Erfelijk is niet afwijkend
En zelfs als men ooit een ADHD gen vindt, wat kan de praktijk daar dan mee? Volgens Franke is het van belang dat een genetische oorzaak en biologische mechanismen achter ADHD duidelijker worden, “… omdat er nog steeds mensen zijn die ADHD niet als een echte aandoening beschouwen.” Een kromme redenatie, want als een genetische oorzaak ‘bewijst’ dat een kenmerk een aandoening is, dan is rood haar dus ook een ‘echte aandoening’.
Stigmatiserend
Wij vrezen dat de door de Radboud verspreide generaliserende en stigmatiserende boodschap dat ADHD een erfelijke hersenaandoening is, de klinische praktijk en gediagnosticeerde kinderen en volwassenen vaak juist niet zal helpen. Het containerbegrip ADHD ten onrechte neerzetten als één probleem dat in individuen huist, maakt alle mensen met deze classificatie eigenaar van de problemen die er zijn en verkleint de kans dat we mogelijkheden in de omgeving zien en benutten. Zonde, want vermoedelijk valt er nog veel winst te behalen met bijvoorbeeld investeringen in het onderwijs, armoedebestrijding, en het versoepelen van de nauwe normen waar steeds meer kinderen en volwassenen buiten vallen.
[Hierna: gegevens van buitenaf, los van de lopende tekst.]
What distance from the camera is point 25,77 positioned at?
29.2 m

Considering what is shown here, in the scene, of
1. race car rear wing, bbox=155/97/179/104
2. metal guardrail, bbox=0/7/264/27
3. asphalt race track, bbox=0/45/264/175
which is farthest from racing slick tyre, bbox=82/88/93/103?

Dr. Laura Batstra (Universitair Hoofddocent bij de Faculteit Gedrags- en Maatschappij Wetenschappen van de Rijksuniversiteit Groningen) en Drs. Sanne te Meerman (onderzoeker bij de Hanze Hogeschool Groningen) zetten zich vanuit de door ZON-MW geïnitieerde ‘Academische Werkplaats ADHD en Druk gedrag’ in voor juiste voorlichting op het gebied van ADHD en druk gedrag.